Later, the three men are accosted by giant translucent blob aliens, single celled creatures who can fly through space without the need of a vehicle. Two of the men try to shoot the aliens, and are killed instantly by the alien’s unstoppable mental power. The less aggressive scientist is held captive while the aliens examine his mind, tapping the racial memories stored within to reveal the secret history of life on Earth!
Millions of years ago the blob aliens, wielders of super mental powers, colonized every solar system in the universe. On only one planet, Earth, did they encounter any trouble. Radiation from deposits in the Earth afflicted the single-celled beings with a dreadful disease, and they developed multiple cells, then eyes, bones, scales, claws, hair. As they became more diverse, more variegated, they gradually lost their mental powers. The dinosaurs, mastodons, and apes tried to send out a mental distress signal to their fellows who ruled every other system in the universe, but it was too late, their minds were too degenerated.
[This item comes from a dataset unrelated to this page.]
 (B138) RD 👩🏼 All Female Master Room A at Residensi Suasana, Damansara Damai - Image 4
Then, came the final degradation: the once proud creatures of perfect intellect had devolved into human beings, creatures so insane as to indulge in mass fratricide on a regular basis.
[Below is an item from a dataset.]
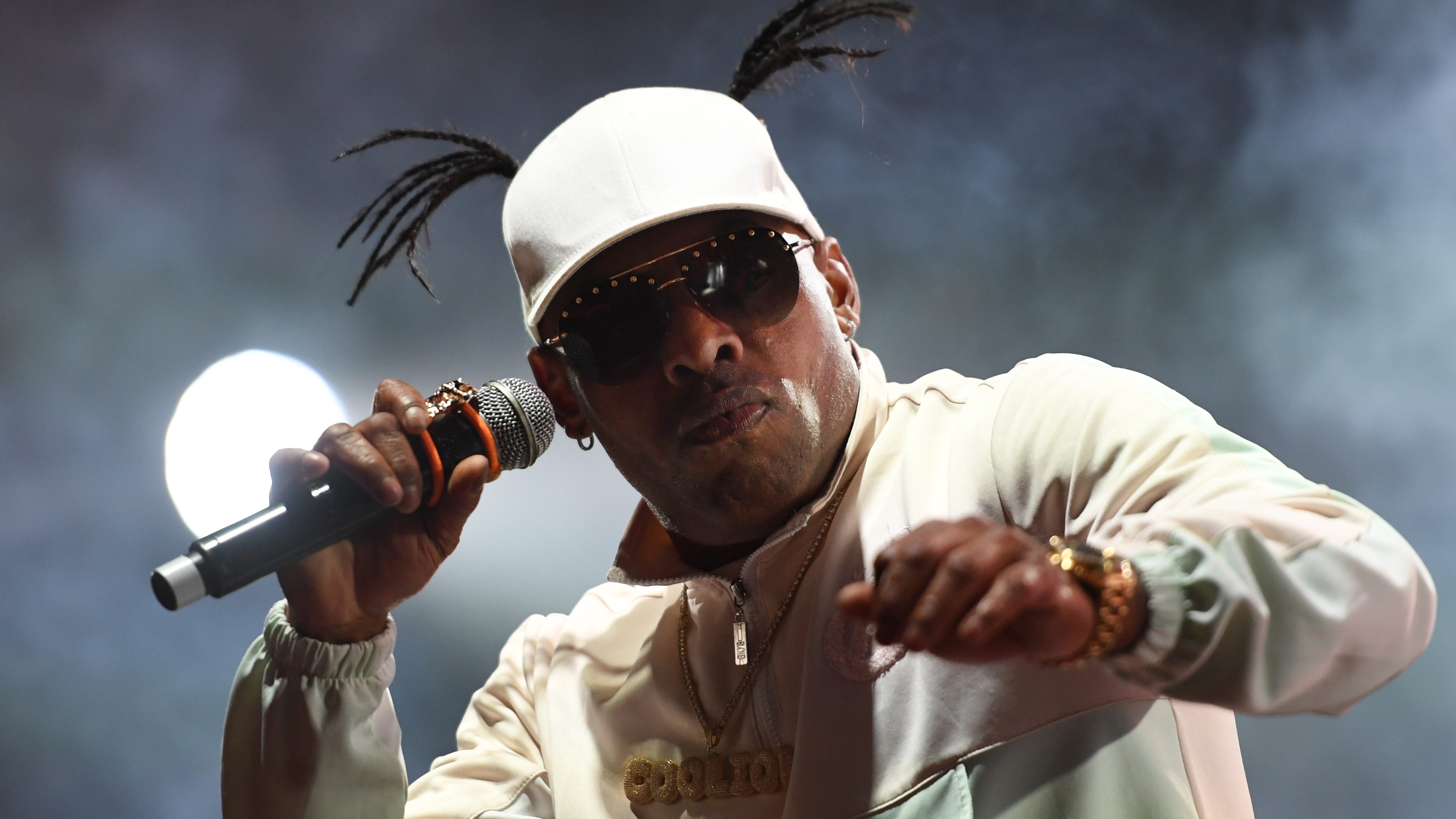 Rapper Coolio dies in Los Angeles at 59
The aliens flee the Earth in disgust, and the scientist, unable to live with what he has learned, shoots himself.
This story gets points for its bizarre world-turned-upside-down concept and for its breathtaking audacity, and it certainly brought a smile to my face. It is hard to describe "Devolution" as a good story in any conventional sense, but this sincere effort to “blow your mind” gets a thumbs up from me.
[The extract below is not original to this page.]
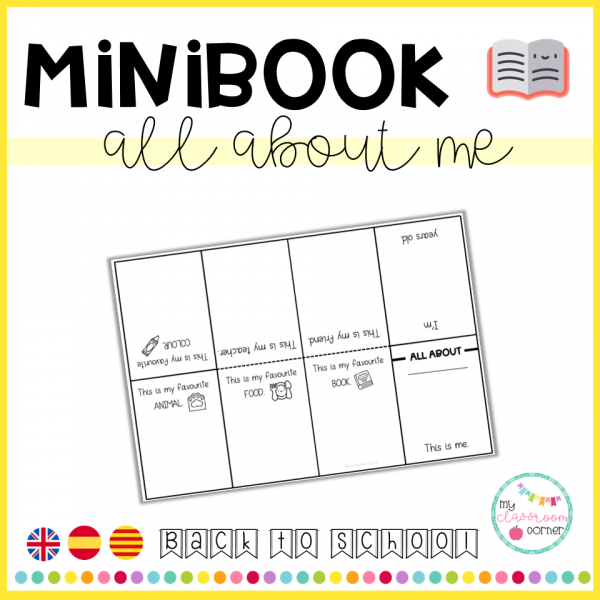 Minibook – All about me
I am not fond of Asimov’s fiction, but I have to say the autobiographical sections of Before the Golden Age are quite fun, and definitely worth a look for those interested in the history of SF. I am a sucker for “I grew up in New York City” stories, and Asimov’s bragging about his superior intelligence, his success as a writer, and his success with women is more amusing than irritating. He writes quite a bit about the different SF magazines available in the 1920s and ‘30s, which stories had an impact on him and on the field as a whole, his admiration for the likes of Hamilton, Stanley Weinbaum and Jack Williamson, and his revulsion at the Weird Tales crowd and E. E. Smith. I have the single volume hardcover by Doubleday, but it appears that the book is also available in several multivolume paperback editions.